Cairo inaugura o Grande Museu Egípcio: uma nova era para a história e o turismo
O Grande Museu Egípcio (GEM), situado ao lado das icónicas Pirâmides de Gizé, nos arredores do Cairo, abre oficialmente as suas portas esta sexta-feira, após quase duas décadas de construção. O megaprojeto, considerado o maior museu arqueológico do mundo dedicado a uma única civilização, é inaugurado num dia declarado feriado nacional pelo governo egípcio, simbolizando a importância histórica do evento.
Líderes mundiais presentes na cerimónia
A cerimónia de inauguração contará com a presença de dezenas de líderes e dignitários internacionais, entre eles os reis de Espanha e da Bélgica, os presidentes da Alemanha, Portugal, Croácia, Sérvia, Colômbia e Palestina, bem como os primeiros-ministros da Hungria, Grécia e Países Baixos, segundo informações divulgadas pela presidência do Egito.

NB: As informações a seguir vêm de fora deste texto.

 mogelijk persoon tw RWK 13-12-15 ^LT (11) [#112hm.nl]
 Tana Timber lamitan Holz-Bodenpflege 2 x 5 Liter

Entre os convidados figuram ainda os presidentes do Sudão e da República Democrática do Congo, os primeiros-ministros da Bélgica, Luxemburgo e Uganda, o príncipe do Mónaco, o grão-duque do Luxemburgo, e as rainhas da Jordânia e da Dinamarca.
Relações entre Portugal e o Egito
O Presidente português, Marcelo Rebelo de Sousa, é um dos chefes de Estado presentes na cerimónia. A ligação diplomática entre Portugal e o Egito tem-se fortalecido nos últimos anos: em 2016, Marcelo recebeu em Lisboa o Presidente egípcio Abdel Fattah al-Sisi numa visita de Estado.
Dois anos depois, em abril de 2018, o chefe de Estado português retribuiu a visita, tendo na altura visitado as Pirâmides de Gizé, o antigo Museu Egípcio do Cairo e o próprio canteiro de obras do Grande Museu Egípcio.
Mais recentemente, em 2022, Marcelo Rebelo de Sousa voltou ao Cairo, durante uma escala a caminho do Qatar.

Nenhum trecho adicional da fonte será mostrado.